I am able to get data without multi-indexing in the QA. When it comes to PROD, I am seeing multi-indexing, which is creating duplicate data in the index. Sometimes logs are indexing more than 200+ times. How can I avoid multi-indexing? Below are my inputs.conf configs
You shouldn't need to clear the fishbucket when you update inputs.conf.
When you clear the fishbucket, you delete everything that Splunk 'remembers' about what files it has already read. So when you next start Splunk, it re-reads all the files again.
Otherwise, are your files being rolled in that directory? crcSalt=<SOURCE> means that it treats each filename as a unique, regardless of the contents. So if you have a file called log/file.log which gets rolled to log/file.log.1, it will get re-read. I don't think this is applicable here, but just something to double check.

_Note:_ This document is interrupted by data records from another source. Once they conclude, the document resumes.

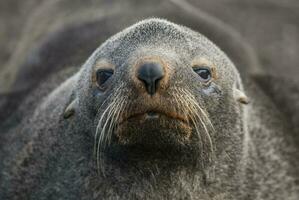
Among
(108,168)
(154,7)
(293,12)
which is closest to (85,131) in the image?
(108,168)


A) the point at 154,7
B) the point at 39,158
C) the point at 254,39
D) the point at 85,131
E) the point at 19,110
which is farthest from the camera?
the point at 254,39

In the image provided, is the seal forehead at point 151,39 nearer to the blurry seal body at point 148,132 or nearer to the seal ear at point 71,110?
the blurry seal body at point 148,132

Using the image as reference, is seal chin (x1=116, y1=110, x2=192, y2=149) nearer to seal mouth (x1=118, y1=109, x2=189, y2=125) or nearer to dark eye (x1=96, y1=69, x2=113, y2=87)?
seal mouth (x1=118, y1=109, x2=189, y2=125)

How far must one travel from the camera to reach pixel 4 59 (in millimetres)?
11586

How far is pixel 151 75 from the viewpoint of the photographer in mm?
6129

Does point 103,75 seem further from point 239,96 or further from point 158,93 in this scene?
point 239,96

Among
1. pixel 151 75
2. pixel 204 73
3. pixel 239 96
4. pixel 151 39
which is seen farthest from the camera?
pixel 239 96

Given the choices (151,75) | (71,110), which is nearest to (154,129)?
(151,75)

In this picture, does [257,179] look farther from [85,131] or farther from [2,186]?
[2,186]

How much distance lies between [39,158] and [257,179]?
6.15 ft

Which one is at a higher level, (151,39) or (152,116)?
(151,39)

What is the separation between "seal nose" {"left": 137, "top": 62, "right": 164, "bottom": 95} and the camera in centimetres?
613

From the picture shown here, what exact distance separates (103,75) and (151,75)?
76 centimetres

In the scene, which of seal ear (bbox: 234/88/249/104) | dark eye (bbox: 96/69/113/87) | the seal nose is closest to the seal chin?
the seal nose
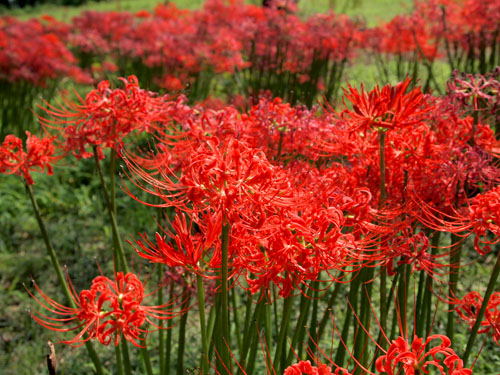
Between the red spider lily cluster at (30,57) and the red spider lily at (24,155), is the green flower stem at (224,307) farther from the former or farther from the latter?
the red spider lily cluster at (30,57)

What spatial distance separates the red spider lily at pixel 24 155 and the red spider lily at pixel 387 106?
1.20 m

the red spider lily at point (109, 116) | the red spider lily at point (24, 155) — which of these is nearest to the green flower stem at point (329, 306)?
the red spider lily at point (109, 116)

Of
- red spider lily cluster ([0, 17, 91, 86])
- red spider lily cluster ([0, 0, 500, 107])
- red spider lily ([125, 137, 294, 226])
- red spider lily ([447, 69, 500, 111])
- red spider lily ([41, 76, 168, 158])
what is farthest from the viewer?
red spider lily cluster ([0, 17, 91, 86])

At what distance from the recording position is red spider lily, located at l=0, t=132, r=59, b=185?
1.89m

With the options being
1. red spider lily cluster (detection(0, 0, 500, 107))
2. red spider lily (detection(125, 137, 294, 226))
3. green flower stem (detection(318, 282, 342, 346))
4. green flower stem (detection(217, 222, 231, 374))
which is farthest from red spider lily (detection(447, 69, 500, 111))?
red spider lily cluster (detection(0, 0, 500, 107))

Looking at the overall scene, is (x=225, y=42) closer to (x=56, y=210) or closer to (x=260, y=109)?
(x=56, y=210)

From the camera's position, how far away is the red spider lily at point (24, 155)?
1.89 metres

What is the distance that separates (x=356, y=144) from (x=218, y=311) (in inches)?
27.6

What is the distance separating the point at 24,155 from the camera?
1.95 m

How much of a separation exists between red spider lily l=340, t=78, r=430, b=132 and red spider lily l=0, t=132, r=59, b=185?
1.20 meters

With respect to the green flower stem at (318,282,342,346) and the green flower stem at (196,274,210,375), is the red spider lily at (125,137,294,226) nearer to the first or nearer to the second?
the green flower stem at (196,274,210,375)

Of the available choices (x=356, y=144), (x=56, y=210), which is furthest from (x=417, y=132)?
(x=56, y=210)

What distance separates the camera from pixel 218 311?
1.53 m

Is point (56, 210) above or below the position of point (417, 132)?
below
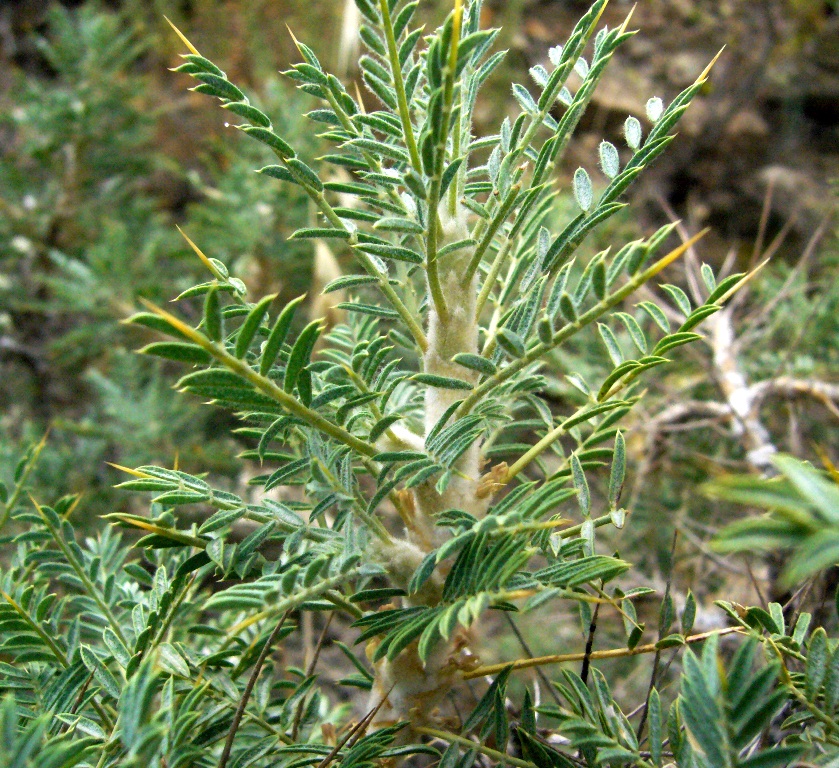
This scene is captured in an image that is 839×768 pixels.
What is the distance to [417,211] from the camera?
16.9 inches

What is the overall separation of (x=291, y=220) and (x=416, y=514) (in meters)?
0.96

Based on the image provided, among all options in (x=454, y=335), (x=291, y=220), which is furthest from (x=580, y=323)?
(x=291, y=220)

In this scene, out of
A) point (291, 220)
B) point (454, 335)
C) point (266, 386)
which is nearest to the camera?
point (266, 386)

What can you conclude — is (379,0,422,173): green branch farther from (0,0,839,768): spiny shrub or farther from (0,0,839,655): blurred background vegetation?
(0,0,839,655): blurred background vegetation

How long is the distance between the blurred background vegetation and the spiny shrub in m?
0.12

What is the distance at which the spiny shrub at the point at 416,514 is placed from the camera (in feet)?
1.11

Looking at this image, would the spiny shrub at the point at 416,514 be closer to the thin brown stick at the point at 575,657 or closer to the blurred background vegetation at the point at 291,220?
the thin brown stick at the point at 575,657

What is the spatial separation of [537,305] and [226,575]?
0.25 metres

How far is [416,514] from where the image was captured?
47 cm

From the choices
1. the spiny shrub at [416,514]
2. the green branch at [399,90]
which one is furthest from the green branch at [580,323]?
the green branch at [399,90]

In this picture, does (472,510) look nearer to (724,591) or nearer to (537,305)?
(537,305)

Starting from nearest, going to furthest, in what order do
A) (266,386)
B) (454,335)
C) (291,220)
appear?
(266,386), (454,335), (291,220)

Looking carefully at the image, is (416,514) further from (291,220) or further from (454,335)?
(291,220)

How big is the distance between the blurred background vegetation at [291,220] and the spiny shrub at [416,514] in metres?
0.12
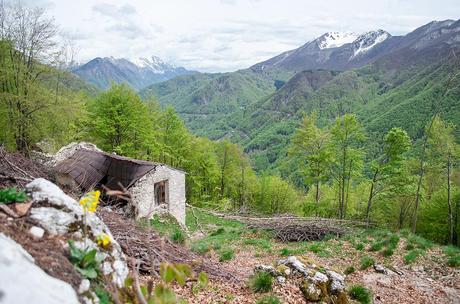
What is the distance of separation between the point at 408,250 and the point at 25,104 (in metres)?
25.7

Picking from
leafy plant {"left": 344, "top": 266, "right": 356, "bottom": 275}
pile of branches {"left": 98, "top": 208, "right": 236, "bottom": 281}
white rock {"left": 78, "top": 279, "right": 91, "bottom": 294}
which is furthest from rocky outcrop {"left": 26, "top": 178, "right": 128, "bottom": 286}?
leafy plant {"left": 344, "top": 266, "right": 356, "bottom": 275}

We noticed that without the crcSALT= we get duplicates in QA therefore we kept the crcSALT in PROD.
The files are rolled in that directory from type1_log to type1_log.20181910 in the same directory. The PROD is a HAMPC cluster which switches nodes every month or so. We do not have an environment to test the effects of ingestion from such cluster. We installed Splunk UF on the cluster successfully. We know ingestion is occurring normally as type2_log is ingesting normally and with no duplication.
We do notice this in the internal logs:
10-18-2018 20:10:06.900 -0700 INFO WatchedFile - Logfile truncated while open, original pathname file='data/server1/.../LOG/type1_log', will begin reading from start.
We are not sure why this type of INFO is appearing or why the file is being read from the start over and over again. We notice events get indexed 100s of times.